**SET TASK**
Give back each of the items below word for word, with nothing changed.

* start *

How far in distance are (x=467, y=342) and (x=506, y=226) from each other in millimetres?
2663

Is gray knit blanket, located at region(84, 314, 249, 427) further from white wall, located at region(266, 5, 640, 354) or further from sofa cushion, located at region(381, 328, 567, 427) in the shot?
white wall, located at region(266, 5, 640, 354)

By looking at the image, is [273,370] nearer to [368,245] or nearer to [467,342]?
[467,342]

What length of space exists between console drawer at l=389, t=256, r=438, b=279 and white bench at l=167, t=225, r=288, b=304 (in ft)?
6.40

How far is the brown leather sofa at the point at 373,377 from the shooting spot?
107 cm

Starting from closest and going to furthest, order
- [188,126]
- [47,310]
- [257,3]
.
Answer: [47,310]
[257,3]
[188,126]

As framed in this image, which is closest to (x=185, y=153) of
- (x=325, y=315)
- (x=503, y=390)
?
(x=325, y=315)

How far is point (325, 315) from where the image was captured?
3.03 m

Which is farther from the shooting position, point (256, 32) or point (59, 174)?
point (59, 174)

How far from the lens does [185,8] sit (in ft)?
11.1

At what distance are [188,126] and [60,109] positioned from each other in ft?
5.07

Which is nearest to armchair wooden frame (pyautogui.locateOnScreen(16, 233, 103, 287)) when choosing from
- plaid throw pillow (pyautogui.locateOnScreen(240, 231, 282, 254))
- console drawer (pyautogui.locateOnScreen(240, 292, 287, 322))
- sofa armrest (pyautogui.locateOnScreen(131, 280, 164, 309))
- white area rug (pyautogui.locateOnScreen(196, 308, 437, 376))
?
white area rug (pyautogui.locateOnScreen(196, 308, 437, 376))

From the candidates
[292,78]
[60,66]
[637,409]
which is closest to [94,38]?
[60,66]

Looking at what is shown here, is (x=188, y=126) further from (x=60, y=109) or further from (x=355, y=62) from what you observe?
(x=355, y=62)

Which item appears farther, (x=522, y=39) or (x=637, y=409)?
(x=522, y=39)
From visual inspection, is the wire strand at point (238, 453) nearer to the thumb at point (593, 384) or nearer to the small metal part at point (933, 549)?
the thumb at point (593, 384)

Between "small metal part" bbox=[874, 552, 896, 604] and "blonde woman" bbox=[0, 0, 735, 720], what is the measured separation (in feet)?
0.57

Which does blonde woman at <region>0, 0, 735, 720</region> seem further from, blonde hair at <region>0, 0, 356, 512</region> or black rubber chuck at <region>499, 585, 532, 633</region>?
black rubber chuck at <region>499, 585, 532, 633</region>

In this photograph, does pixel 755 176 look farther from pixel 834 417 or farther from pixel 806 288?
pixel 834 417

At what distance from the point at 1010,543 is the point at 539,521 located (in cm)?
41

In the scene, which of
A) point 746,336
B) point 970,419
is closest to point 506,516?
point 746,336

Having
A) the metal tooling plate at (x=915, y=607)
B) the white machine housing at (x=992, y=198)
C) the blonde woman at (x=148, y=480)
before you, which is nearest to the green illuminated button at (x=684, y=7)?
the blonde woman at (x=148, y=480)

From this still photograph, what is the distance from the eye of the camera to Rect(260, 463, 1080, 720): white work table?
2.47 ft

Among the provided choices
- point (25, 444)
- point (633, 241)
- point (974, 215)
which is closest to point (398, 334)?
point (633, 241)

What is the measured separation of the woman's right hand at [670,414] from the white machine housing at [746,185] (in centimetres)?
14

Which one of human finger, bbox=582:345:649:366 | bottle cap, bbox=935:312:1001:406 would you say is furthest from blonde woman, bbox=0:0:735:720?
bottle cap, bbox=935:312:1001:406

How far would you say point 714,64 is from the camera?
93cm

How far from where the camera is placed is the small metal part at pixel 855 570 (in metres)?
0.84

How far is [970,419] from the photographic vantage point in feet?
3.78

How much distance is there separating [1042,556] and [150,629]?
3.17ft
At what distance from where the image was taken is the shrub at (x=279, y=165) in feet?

* end *

**ANSWER**
How far in distance are (x=467, y=342) and (x=506, y=226) from each other in millimetres?
2663

Is gray knit blanket, located at region(84, 314, 249, 427) further from white wall, located at region(266, 5, 640, 354) or further from sofa cushion, located at region(381, 328, 567, 427) in the shot?
white wall, located at region(266, 5, 640, 354)

By looking at the image, is [273,370] nearer to [368,245] or nearer to [467,342]?
[467,342]

What length of space exists between console drawer at l=389, t=256, r=438, b=279 and white bench at l=167, t=225, r=288, b=304 (in ft)?
6.40

How far is the brown leather sofa at the point at 373,377 from the shooting spot?
107 cm

Starting from closest and going to furthest, order
- [188,126]
- [47,310]
- [257,3]
.
Answer: [47,310]
[257,3]
[188,126]

As framed in this image, which is closest to (x=185, y=153) of
- (x=325, y=315)
- (x=503, y=390)
?
(x=325, y=315)

How far is point (325, 315) from where the image was captured?
3.03 m

Which is farther from the shooting position, point (256, 32) or point (59, 174)?
point (59, 174)

How far from the lens does [185,8] sit (in ft)?
11.1

At what distance are [188,126] and [60,109] positioned from each other in ft?
5.07

Which is nearest to armchair wooden frame (pyautogui.locateOnScreen(16, 233, 103, 287)) when choosing from
- plaid throw pillow (pyautogui.locateOnScreen(240, 231, 282, 254))
- console drawer (pyautogui.locateOnScreen(240, 292, 287, 322))
- sofa armrest (pyautogui.locateOnScreen(131, 280, 164, 309))
- white area rug (pyautogui.locateOnScreen(196, 308, 437, 376))
?
white area rug (pyautogui.locateOnScreen(196, 308, 437, 376))

From the candidates
[292,78]
[60,66]
[637,409]
which is closest to [94,38]?
[60,66]

Looking at what is shown here, is (x=188, y=126) further from (x=60, y=109) or further from (x=355, y=62) from what you observe?
(x=355, y=62)

Which item appears farther, (x=522, y=39) or (x=637, y=409)?
(x=522, y=39)
From visual inspection, is the wire strand at point (238, 453) nearer to the thumb at point (593, 384) or nearer to the small metal part at point (933, 549)?
the thumb at point (593, 384)

Between "small metal part" bbox=[874, 552, 896, 604] and "blonde woman" bbox=[0, 0, 735, 720], what is the measured separation (in feet)?
0.57

Which does blonde woman at <region>0, 0, 735, 720</region> seem further from, blonde hair at <region>0, 0, 356, 512</region> or black rubber chuck at <region>499, 585, 532, 633</region>?
black rubber chuck at <region>499, 585, 532, 633</region>

In this photograph, does pixel 755 176 look farther from pixel 834 417 or farther from pixel 806 288?
pixel 834 417

At what distance from the point at 1010,543 is the point at 539,521 located (in cm)?
41

In the scene, which of
A) point 746,336
B) point 970,419
is closest to point 506,516?
point 746,336

Having
A) the metal tooling plate at (x=915, y=607)
B) the white machine housing at (x=992, y=198)
C) the blonde woman at (x=148, y=480)
before you, which is nearest to the green illuminated button at (x=684, y=7)?
the blonde woman at (x=148, y=480)

From this still photograph, what is the distance from the eye of the camera to Rect(260, 463, 1080, 720): white work table?
2.47 ft

Among the provided choices
- point (25, 444)
- point (633, 241)
- point (974, 215)
which is closest to point (398, 334)?
point (633, 241)

What is the measured separation of the woman's right hand at [670,414] from the white machine housing at [746,185] (in centimetres)?
14

Which one of human finger, bbox=582:345:649:366 | bottle cap, bbox=935:312:1001:406 would you say is furthest from blonde woman, bbox=0:0:735:720?
bottle cap, bbox=935:312:1001:406

How far would you say point 714,64 is from the camera?
93cm

How far from where the camera is placed is the small metal part at pixel 855 570 (in metres)?
0.84

How far is [970,419] from the photographic vantage point in feet?
3.78

How much distance is there separating [1042,556] and [150,629]?
3.17ft
At what distance from where the image was taken is the shrub at (x=279, y=165) in feet?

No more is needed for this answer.